Apart from this darkly comic scepticism, there was, however, another aspect to her personality and her work, not a contradiction, but an addition, which came largely from her periods in mental hospitals and from her memories of childhood. She had no consistent “message”; but she had suffered and seen suffering, and she did not want it to be overlooked. She knew it continued everywhere, mostly unseen, mostly inside people’s heads, and she felt a moral respons-ibility to acknowledge that it was there. It was this sense of responsibility that produced some of the most vivid recollections and recreations in her writing; it gave purpose and authority to the uses she made of that part of her life-experience which was exceptional, and exceptionally dark. On the other hand, it could also sometimes trap her into characterisations that equated misfortune with virtue and luck with vice. Her novels tended to be uncomprehending and unforgiving of those who were comfortable and at home in the world, and this could at times undermine the quality of the fiction, making it seem programmatic.
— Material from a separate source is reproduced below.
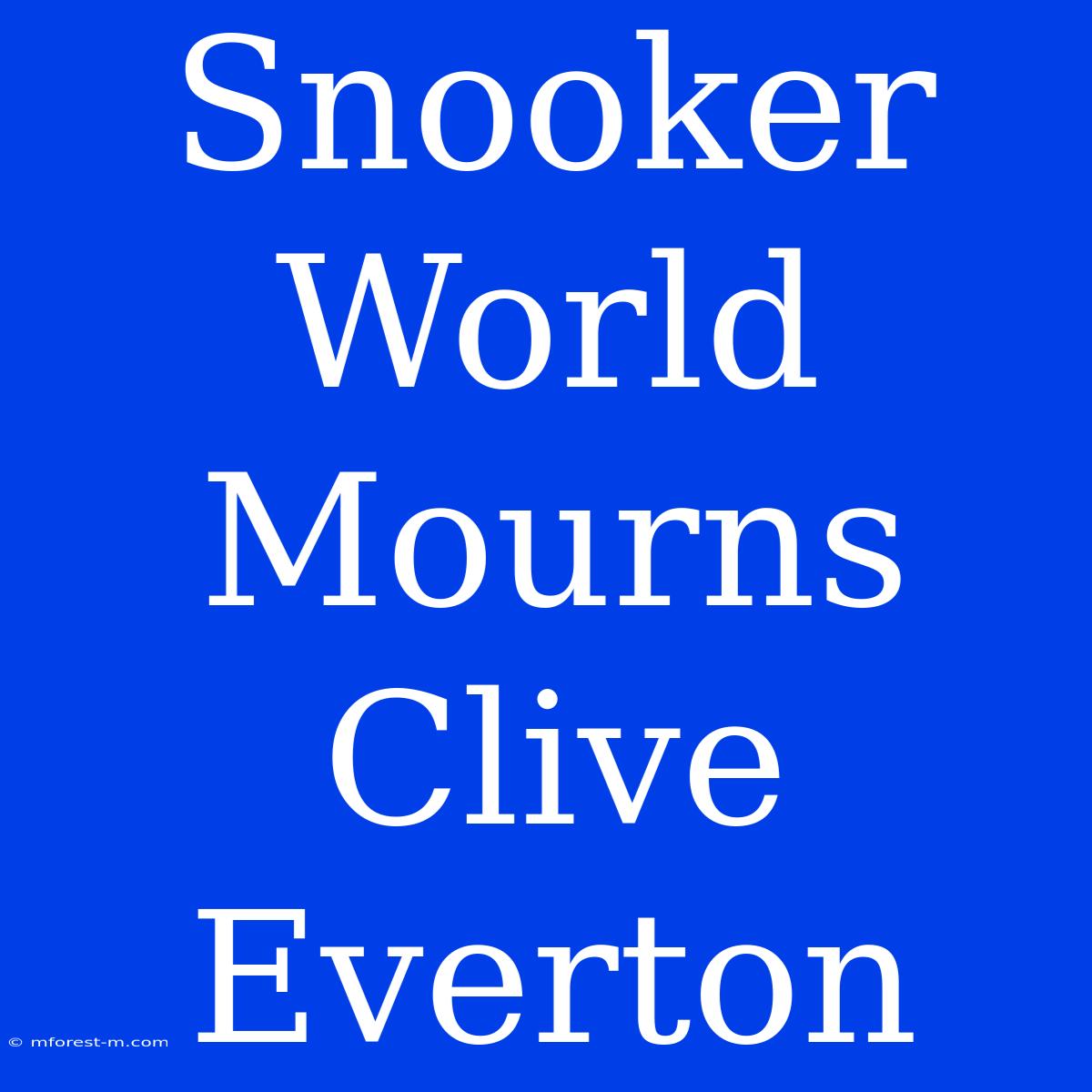 Snooker World Mourns Clive Everton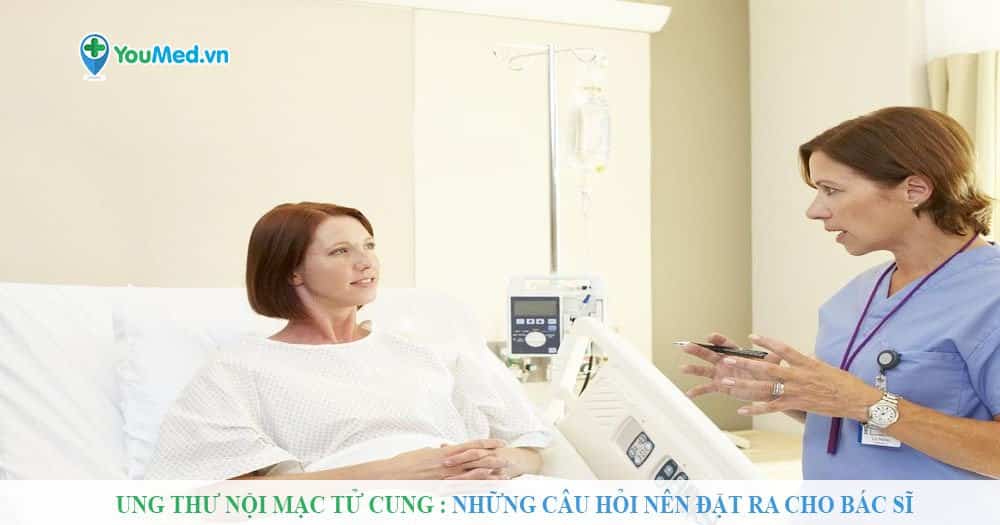 Ung thư nội mạc tử cung: Những câu hỏi nên đặt ra cho bác sĩ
Janet (by her own account) grew up with a sense of shame, of being unwashed, with bad teeth, badly clothed, poor. But it was a household rich in poetry and stories, and the sense of magic that went with them. Literature transformed reality, redeemed it, even superseded it. So there was a way out for her, an escape through books, first in reading, then in writing. But the shame of poverty remained. Many others from such backgrounds have simply asserted their talents and have been able to leave deprivation behind. She could not – she brought it with her – and the reason for that, I suppose, was something genetic, bio-chemical, a social incompetence springing from extreme, almost morbid shyness, made worse by incarceration in mental hospitals at the time when a young adult needs to be out in the world learning social skills. Janet never quite lost the look of someone who was socially “disadvantaged”. Her body language was seldom confident. In public she appeared to be either in retreat, or held against her will. When she faced an unexpected camera the head and torso seemed to be dragged to face it while the feet and legs were already turning, or tending, away. Yet (one of so many paradoxes) on the very few occasions when she consented to read in public the effect was sensational. Her voice was light, bell-clear, almost childlike, but compelling. It matched her writing perfectly – a kind of innocence, almost ominously clever.

In private, with family or a few trusted friends, she could be quick, witty, articulate, entertained and entertaining, capable of everything, not excluding malice. She had her bad days; but at her best she sparkled and shone like her own writing.